As he grew, he turned out to love first dogs, then all animals, then all of the world. As a young man he was sometimes selfish, but as time passed he left behind the friends and lovers who brought drama into his life, and stuck by those who were as peaceful as he was. In time he married, then bought a small house on a bit of land. He put up a shed in the backyard, and put a few laying hens there - he had wanted hens all his life, he didn't know why. He put up another shed, and put a lawn-mower and some tools into it.
 
He took an interest in machinery, and learnt to look after his own machines, repairing and servicing his own car, lawn-mower and so forth, even fixing things like toasters.

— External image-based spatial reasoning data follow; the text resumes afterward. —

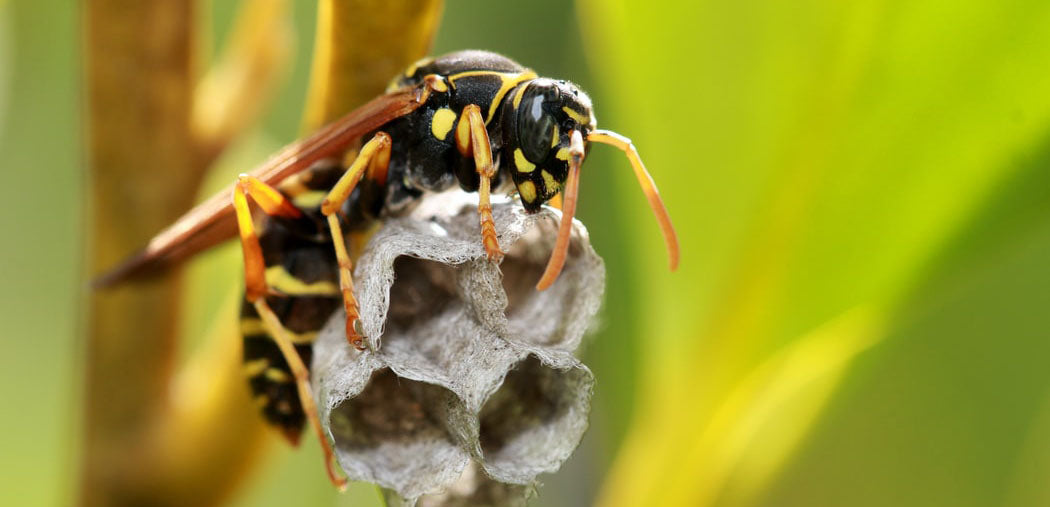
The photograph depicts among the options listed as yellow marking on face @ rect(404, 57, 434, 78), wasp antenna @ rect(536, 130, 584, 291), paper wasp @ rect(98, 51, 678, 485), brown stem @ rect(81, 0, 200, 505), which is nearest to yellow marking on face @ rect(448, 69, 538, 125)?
paper wasp @ rect(98, 51, 678, 485)

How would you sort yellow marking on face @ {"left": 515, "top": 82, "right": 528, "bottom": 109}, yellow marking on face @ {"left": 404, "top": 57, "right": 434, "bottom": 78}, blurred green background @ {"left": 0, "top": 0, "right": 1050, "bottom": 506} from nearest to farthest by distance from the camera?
blurred green background @ {"left": 0, "top": 0, "right": 1050, "bottom": 506} → yellow marking on face @ {"left": 404, "top": 57, "right": 434, "bottom": 78} → yellow marking on face @ {"left": 515, "top": 82, "right": 528, "bottom": 109}

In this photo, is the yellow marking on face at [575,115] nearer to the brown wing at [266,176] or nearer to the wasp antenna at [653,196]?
the wasp antenna at [653,196]

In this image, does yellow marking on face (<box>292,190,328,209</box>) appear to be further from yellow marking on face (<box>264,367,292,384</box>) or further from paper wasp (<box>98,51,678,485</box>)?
yellow marking on face (<box>264,367,292,384</box>)

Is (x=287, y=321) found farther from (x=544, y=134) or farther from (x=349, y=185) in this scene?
(x=544, y=134)

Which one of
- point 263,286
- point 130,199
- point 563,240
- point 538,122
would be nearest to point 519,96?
point 538,122

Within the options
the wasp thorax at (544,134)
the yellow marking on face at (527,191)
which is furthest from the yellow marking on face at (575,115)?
the yellow marking on face at (527,191)

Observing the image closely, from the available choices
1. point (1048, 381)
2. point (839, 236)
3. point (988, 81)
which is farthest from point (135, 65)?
point (1048, 381)

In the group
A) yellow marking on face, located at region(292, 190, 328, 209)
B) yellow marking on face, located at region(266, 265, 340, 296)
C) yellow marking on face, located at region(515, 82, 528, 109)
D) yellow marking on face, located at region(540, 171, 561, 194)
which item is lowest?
yellow marking on face, located at region(266, 265, 340, 296)
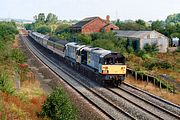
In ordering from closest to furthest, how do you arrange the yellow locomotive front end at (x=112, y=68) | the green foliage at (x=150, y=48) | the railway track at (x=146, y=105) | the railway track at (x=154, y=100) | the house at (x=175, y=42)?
the railway track at (x=146, y=105) < the railway track at (x=154, y=100) < the yellow locomotive front end at (x=112, y=68) < the green foliage at (x=150, y=48) < the house at (x=175, y=42)

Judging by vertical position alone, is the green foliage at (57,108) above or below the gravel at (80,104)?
above

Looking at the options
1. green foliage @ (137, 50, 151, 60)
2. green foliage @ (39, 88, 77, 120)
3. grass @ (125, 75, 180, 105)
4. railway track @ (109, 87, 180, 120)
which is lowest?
grass @ (125, 75, 180, 105)

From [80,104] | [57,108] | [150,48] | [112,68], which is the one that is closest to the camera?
[57,108]

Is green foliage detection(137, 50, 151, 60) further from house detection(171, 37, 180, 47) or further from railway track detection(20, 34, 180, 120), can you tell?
railway track detection(20, 34, 180, 120)

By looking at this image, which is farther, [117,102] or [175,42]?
[175,42]

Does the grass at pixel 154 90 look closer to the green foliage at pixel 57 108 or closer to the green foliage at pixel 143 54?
the green foliage at pixel 57 108

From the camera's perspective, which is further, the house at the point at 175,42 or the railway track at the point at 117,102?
the house at the point at 175,42

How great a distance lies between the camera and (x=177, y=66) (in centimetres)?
4047

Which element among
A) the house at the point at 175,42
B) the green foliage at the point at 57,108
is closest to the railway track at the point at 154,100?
Answer: the green foliage at the point at 57,108

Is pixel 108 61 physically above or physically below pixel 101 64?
above

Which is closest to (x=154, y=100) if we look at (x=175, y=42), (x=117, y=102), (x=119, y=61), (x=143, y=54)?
(x=117, y=102)

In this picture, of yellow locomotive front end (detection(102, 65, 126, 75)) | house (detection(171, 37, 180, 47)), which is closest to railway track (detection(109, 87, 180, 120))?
yellow locomotive front end (detection(102, 65, 126, 75))

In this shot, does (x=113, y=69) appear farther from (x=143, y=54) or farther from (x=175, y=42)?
(x=175, y=42)

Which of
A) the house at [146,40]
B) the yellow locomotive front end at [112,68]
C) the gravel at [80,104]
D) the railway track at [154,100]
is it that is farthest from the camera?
the house at [146,40]
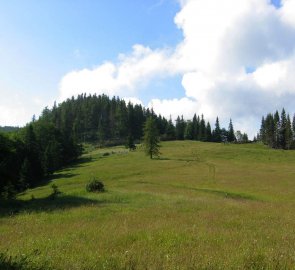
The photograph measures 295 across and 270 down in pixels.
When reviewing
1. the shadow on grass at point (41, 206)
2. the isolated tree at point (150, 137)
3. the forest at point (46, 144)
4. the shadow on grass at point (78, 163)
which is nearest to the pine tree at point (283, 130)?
the forest at point (46, 144)

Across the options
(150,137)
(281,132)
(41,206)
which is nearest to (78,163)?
(150,137)

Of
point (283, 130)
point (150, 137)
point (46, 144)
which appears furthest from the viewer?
point (283, 130)

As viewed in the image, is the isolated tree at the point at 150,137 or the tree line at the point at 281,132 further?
the tree line at the point at 281,132

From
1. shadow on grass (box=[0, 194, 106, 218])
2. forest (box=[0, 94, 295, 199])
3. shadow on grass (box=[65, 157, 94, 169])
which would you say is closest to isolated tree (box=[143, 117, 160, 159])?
shadow on grass (box=[65, 157, 94, 169])

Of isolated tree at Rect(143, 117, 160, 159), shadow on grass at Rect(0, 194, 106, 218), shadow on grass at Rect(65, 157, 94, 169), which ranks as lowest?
shadow on grass at Rect(0, 194, 106, 218)

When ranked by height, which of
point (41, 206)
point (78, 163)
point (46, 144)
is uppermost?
point (46, 144)

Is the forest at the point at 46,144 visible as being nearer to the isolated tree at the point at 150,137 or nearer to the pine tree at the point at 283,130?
the pine tree at the point at 283,130

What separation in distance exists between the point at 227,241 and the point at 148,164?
87.4 metres

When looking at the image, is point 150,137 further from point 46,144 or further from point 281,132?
point 281,132

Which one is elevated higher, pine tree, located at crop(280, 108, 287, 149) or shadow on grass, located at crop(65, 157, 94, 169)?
pine tree, located at crop(280, 108, 287, 149)

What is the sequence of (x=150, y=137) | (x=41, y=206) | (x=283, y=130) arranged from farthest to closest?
1. (x=283, y=130)
2. (x=150, y=137)
3. (x=41, y=206)

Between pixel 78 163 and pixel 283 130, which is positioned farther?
pixel 283 130

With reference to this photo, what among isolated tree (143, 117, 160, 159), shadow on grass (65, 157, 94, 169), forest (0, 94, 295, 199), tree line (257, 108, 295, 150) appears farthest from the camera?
tree line (257, 108, 295, 150)

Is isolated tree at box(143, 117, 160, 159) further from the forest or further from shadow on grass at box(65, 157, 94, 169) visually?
the forest
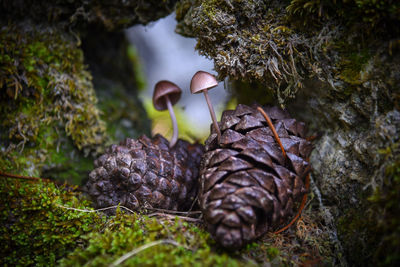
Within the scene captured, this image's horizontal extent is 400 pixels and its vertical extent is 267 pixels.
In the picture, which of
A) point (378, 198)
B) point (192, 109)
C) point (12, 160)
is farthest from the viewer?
point (192, 109)

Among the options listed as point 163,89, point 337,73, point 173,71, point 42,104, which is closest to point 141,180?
point 163,89

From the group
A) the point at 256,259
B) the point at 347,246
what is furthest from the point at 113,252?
the point at 347,246

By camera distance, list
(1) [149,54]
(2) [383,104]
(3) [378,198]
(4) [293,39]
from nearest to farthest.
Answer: (3) [378,198] < (2) [383,104] < (4) [293,39] < (1) [149,54]

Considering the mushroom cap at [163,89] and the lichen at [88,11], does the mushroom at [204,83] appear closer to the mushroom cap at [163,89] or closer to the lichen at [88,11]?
the mushroom cap at [163,89]

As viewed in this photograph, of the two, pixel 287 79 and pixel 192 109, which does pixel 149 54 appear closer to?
pixel 192 109

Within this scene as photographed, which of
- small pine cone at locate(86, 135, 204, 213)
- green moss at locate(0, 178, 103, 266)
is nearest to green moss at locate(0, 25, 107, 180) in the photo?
green moss at locate(0, 178, 103, 266)

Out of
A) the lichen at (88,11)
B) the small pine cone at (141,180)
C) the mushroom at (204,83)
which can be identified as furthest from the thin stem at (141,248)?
the lichen at (88,11)

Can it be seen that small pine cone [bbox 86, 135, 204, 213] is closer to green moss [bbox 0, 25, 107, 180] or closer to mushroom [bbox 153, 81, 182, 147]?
mushroom [bbox 153, 81, 182, 147]
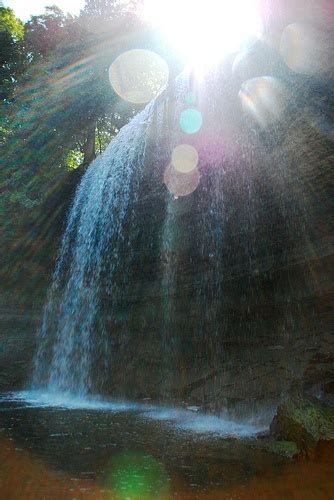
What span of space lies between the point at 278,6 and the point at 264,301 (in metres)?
5.40

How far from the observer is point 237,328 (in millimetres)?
8086

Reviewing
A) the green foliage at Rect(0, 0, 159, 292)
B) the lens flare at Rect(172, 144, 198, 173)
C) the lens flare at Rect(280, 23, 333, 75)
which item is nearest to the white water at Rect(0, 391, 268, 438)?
the green foliage at Rect(0, 0, 159, 292)

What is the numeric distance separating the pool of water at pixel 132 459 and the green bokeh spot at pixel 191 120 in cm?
627

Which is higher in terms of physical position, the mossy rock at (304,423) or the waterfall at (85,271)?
the waterfall at (85,271)

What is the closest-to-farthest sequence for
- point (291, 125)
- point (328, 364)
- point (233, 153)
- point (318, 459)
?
point (318, 459) → point (328, 364) → point (291, 125) → point (233, 153)

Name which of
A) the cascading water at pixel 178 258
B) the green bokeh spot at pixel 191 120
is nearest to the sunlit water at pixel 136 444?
the cascading water at pixel 178 258

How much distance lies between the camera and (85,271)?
1119cm

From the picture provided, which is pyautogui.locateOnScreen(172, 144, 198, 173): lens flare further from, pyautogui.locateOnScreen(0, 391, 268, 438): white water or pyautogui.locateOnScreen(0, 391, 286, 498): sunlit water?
pyautogui.locateOnScreen(0, 391, 286, 498): sunlit water

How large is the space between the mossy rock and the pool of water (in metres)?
0.32

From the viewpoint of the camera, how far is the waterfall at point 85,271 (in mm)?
10320

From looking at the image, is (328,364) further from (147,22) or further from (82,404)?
(147,22)

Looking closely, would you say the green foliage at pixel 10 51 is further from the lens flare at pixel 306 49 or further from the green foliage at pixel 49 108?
the lens flare at pixel 306 49

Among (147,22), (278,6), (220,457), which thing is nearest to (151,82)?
(147,22)

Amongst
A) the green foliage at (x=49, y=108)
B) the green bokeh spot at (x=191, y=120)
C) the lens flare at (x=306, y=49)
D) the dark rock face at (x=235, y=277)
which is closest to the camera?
the dark rock face at (x=235, y=277)
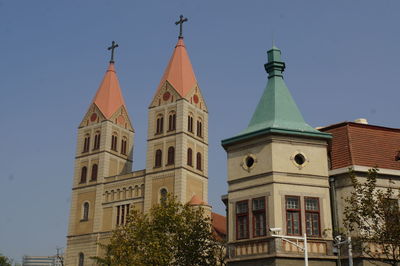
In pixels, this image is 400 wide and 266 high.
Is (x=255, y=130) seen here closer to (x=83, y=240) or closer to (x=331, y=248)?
(x=331, y=248)

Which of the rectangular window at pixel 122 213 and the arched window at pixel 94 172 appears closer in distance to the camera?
→ the rectangular window at pixel 122 213

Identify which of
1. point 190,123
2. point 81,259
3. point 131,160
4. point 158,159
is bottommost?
point 81,259

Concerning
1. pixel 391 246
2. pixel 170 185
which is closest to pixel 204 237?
pixel 391 246

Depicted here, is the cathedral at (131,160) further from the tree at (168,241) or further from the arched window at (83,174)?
the tree at (168,241)

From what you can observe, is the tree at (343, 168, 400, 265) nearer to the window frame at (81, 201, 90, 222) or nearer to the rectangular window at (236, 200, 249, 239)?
the rectangular window at (236, 200, 249, 239)

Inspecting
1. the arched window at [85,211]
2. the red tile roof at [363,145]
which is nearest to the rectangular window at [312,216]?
the red tile roof at [363,145]

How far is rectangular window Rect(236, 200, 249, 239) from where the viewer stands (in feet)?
84.2

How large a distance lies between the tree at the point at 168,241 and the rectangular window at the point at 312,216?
6596 millimetres

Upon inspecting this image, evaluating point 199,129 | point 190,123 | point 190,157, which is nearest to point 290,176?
point 190,157

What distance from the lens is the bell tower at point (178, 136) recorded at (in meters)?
73.8

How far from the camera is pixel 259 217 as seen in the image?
83.0 ft

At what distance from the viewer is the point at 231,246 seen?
84.8ft

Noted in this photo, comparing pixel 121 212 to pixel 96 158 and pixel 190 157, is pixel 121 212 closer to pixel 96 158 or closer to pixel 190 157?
pixel 96 158

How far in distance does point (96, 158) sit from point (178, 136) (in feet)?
48.9
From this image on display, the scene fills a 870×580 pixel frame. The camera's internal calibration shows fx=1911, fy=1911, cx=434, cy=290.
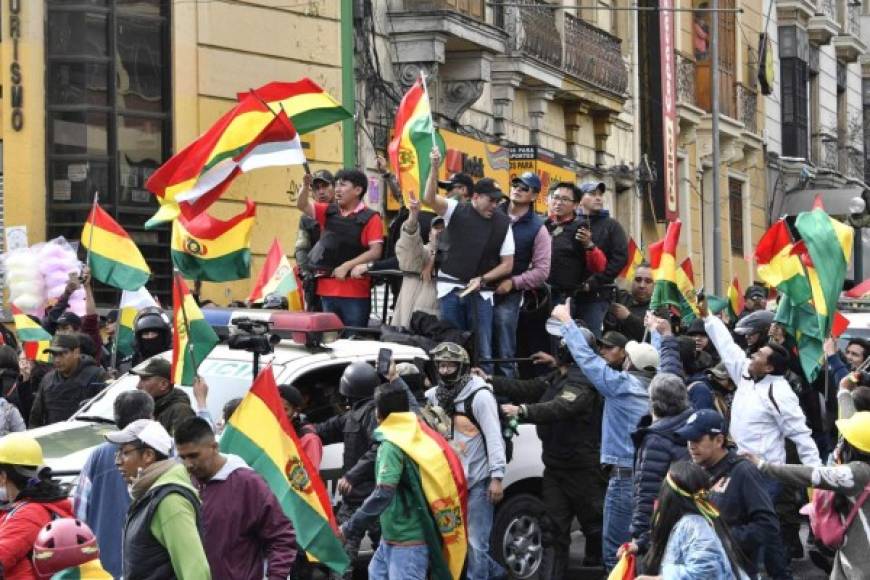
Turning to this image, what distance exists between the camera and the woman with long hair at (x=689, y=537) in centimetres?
793

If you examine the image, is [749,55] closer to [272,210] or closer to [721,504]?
[272,210]

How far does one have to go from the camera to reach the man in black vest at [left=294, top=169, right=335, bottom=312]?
13.7 meters

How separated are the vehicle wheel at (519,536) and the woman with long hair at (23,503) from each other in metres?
4.44

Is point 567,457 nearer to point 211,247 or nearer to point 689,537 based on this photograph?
point 211,247

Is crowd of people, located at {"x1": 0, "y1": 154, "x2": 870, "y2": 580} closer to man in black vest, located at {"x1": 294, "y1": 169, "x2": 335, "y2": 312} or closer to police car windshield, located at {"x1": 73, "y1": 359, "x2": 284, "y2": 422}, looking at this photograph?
man in black vest, located at {"x1": 294, "y1": 169, "x2": 335, "y2": 312}

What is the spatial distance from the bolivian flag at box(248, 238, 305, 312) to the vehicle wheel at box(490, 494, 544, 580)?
2.86 m

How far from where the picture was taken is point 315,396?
1171cm

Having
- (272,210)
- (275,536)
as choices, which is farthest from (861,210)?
(275,536)

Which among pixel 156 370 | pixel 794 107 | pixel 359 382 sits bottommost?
pixel 359 382

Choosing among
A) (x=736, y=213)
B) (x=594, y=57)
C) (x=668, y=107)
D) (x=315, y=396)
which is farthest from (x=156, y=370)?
(x=736, y=213)

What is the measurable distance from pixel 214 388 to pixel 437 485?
6.32 feet

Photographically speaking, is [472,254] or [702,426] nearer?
[702,426]

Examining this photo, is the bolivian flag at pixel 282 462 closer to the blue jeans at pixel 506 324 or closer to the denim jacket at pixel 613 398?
the denim jacket at pixel 613 398

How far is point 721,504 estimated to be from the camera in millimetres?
9383
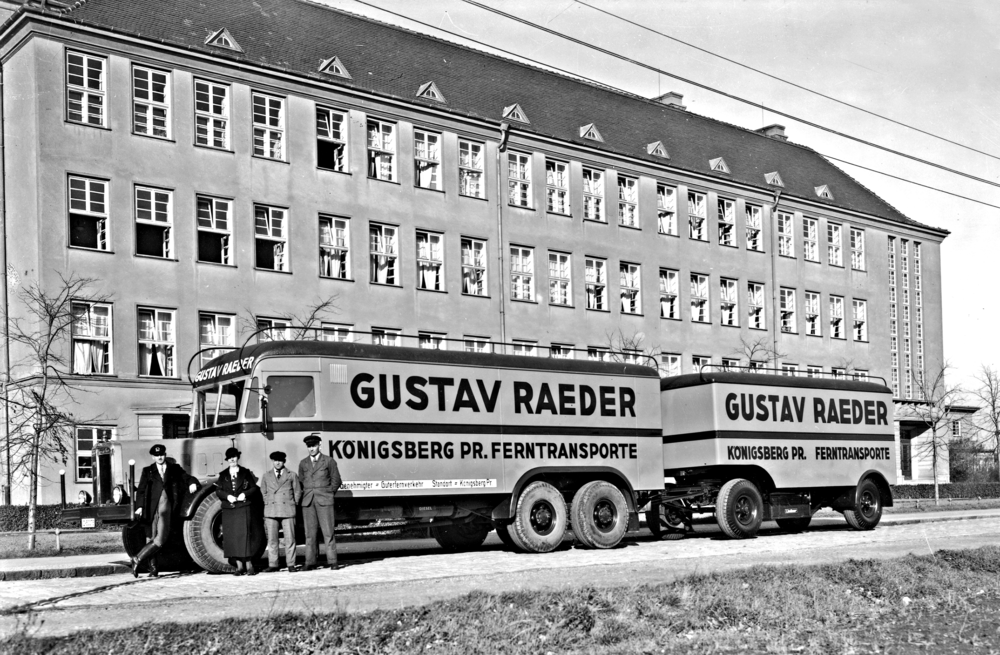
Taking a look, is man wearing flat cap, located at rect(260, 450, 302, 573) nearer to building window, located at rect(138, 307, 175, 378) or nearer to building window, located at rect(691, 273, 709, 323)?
building window, located at rect(138, 307, 175, 378)

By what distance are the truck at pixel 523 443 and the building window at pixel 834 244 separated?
3334cm

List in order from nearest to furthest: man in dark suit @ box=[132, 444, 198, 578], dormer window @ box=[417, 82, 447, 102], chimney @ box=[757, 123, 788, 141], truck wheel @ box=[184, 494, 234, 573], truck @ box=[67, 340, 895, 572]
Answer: man in dark suit @ box=[132, 444, 198, 578], truck wheel @ box=[184, 494, 234, 573], truck @ box=[67, 340, 895, 572], dormer window @ box=[417, 82, 447, 102], chimney @ box=[757, 123, 788, 141]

Everyone in the neighbourhood started bringing him machinery - completely untrained, he still seemed to be able to fix anything no matter what. His special forte was lawn-mowers - he could take a rusted wreck and make it purr like a kitten as it flattened jungles into velvety lawn.
 
But his hens! The poor little things. He didn't seem to be able to store their supplementary grain in such a way as to dissuade the rats. He couldn't prevent them from growing ill, or escaping and being injured. He had the best of intentions, but although he was regarded as the nicest man anyone who knew him had ever met, he just couldn't have happy hens no matter how hard his tried.
 
But his lawn-mower was always perfect!